The compound is reduced under normal conditions to form an aldehyde and then reacted with CBr ₄ / triphenylphosphine, optionally with the addition of zinc, to form a compound of general formula XIII;

The compound is converted to acetylene with butyllithium and converted to ester XIV with CF _3- (CO) COOR ^y , and the ester XIV is hydrogenated according to methods known to those skilled in the art to obtain a compound of general formula VIII b Forming an ester and reducing to an aldehyde, analogous to the method of claim 12,

It is then reacted with an amine R ³ —NH ₂ to give a compound of the general formula IIb (where R ³ has the meaning indicated in the above claims and AD is — (CR ⁶ R ⁷ ) — (CH ₂ ) ₂ -C (OH) (CF ₃ )-))

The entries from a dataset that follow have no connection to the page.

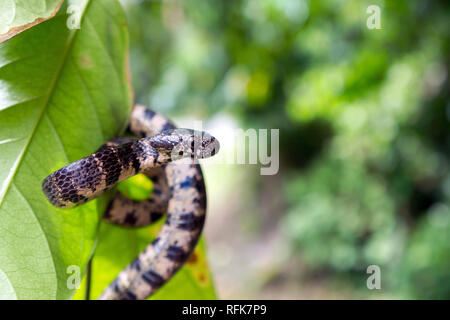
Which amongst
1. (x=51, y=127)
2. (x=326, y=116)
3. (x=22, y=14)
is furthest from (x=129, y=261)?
(x=326, y=116)

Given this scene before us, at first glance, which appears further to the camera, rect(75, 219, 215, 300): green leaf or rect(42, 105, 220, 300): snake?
rect(75, 219, 215, 300): green leaf

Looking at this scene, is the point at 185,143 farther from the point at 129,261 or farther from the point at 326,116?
the point at 326,116

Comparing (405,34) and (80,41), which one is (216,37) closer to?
(405,34)

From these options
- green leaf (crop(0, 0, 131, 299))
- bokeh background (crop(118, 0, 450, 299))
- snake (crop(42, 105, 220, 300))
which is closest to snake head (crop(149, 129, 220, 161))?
snake (crop(42, 105, 220, 300))

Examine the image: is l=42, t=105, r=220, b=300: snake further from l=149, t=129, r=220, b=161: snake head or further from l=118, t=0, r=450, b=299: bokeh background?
l=118, t=0, r=450, b=299: bokeh background

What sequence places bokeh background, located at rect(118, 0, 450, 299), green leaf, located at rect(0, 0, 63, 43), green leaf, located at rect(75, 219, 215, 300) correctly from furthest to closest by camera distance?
1. bokeh background, located at rect(118, 0, 450, 299)
2. green leaf, located at rect(75, 219, 215, 300)
3. green leaf, located at rect(0, 0, 63, 43)

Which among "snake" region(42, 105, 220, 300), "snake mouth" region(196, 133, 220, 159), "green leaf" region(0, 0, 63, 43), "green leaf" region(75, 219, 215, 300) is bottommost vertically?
"green leaf" region(75, 219, 215, 300)
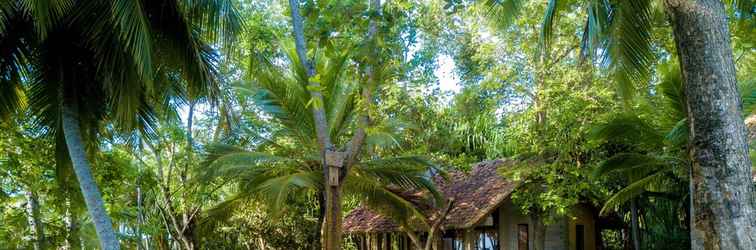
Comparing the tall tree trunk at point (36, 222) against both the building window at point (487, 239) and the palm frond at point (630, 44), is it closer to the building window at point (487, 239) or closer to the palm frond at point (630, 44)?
the palm frond at point (630, 44)

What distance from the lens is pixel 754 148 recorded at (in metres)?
10.9

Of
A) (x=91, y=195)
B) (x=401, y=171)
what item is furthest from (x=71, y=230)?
(x=401, y=171)

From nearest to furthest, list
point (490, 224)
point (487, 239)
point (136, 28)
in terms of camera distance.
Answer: point (136, 28) → point (490, 224) → point (487, 239)

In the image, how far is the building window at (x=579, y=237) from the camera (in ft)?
51.3

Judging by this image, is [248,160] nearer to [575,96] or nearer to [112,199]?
[112,199]

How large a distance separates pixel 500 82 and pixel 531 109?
0.65m

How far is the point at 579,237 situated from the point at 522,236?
1578 millimetres

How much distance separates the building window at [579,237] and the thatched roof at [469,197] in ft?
7.72

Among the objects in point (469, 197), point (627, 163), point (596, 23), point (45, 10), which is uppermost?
point (596, 23)

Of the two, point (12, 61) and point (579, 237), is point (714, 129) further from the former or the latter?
point (579, 237)

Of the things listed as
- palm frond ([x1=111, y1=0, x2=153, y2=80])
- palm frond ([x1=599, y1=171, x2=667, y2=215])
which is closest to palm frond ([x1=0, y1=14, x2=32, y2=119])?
palm frond ([x1=111, y1=0, x2=153, y2=80])

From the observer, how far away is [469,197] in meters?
14.4

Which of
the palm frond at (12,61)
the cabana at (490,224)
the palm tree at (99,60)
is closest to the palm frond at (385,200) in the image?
the cabana at (490,224)

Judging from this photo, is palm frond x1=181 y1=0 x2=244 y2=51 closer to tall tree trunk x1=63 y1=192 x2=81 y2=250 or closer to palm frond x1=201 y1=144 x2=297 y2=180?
tall tree trunk x1=63 y1=192 x2=81 y2=250
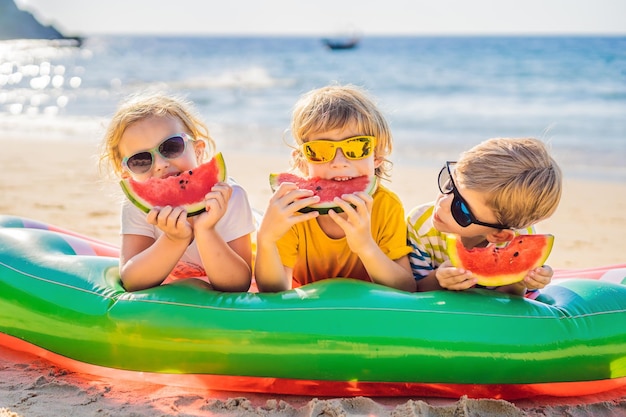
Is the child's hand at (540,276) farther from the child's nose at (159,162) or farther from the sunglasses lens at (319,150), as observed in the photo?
the child's nose at (159,162)

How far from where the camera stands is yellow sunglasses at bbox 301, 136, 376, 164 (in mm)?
4020

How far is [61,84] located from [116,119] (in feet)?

Furthermore, a process which can be reacted according to claim 11.   6. Stereoisomers of the general formula I according to any one of claims 1 to 5, in the form of salts with physiologically compatible anions.   Claims that exist in the form of their hydrochloride, sulfate, nitrate, phosphate, pivalate, maleate, fumarate, tartrate, benzoate, mesylate, citrate or oxalate Item 15. A stereoisomer according to Item 14.